The issue in the US is that there is a genuine ideological split between the
two parties about _what_ the US government should look like. The Democrats
want a big government, which takes in a lot of taxes and provides a lot of
services to everybody. The Republicans want a small government, which takes in
minimalist taxes and provides minimalist services. (I'm not interested in
debating the relative merits of these two ideologies today.) And this isn't
just the parties' ideologues, either -- the same ideological split genuinely
exists in the US public (contrast to many other countries where the "big
government" types seem to have largely won the argument).
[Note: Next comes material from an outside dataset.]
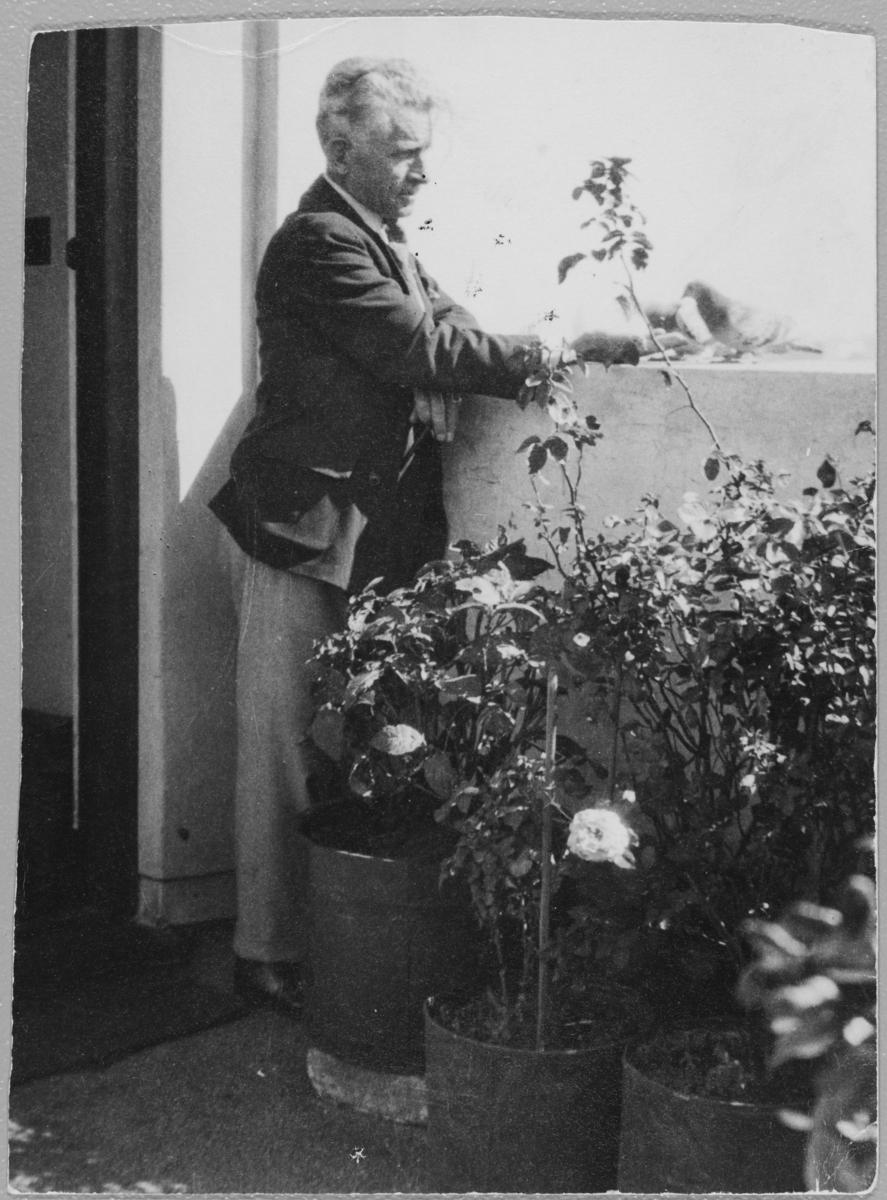 """Wittrup med duene """"Jugs"""" og """"Maggie"""" i Johannesburg, 1933."""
Either party could easily balance the budget on its own, given unlimited
power. However, because of the way the US political system just _happens_ to
work, it's very hard to do anything without getting at least some of the other
guys on board.

The Republicans have for many years had a "starve the beast" strategy,
figuring that if you keep on cutting taxes then eventually the Democrats will
have to agree to cut spending as well. In recent years the Democrats have
invented the opposite "gorge the beast" strategy, in which you figure that if
you keep on increasing spending then eventually you'll be able to pressure the
Republicans into agreeing to tax increases. And the poor beast being starved
at one and and gorged at the other starts to... wait, no, this analogy is
breaking down.

What's the solution? There really isn't one. The ideological split in the
American public is real and it isn't going away any time soon, and folks need
to stop proposing "solutions" which basically just come down to "all we need
is for the other side to come over and agree with us and it'll all be rosy."
That's not gonna happen.

But perhaps the first step is to acknowledge that this ideological split is
genuine, and real, and does _actually_ reflect the ideological split within
the US population. Perhaps we can compromise, but first we have to acknowledge
precisely what it is we're compromising about.

edit: Wow, I can't believe this got modded down. I guess the true believers in
the "No really, it's the _other_ guys' fault" die hard.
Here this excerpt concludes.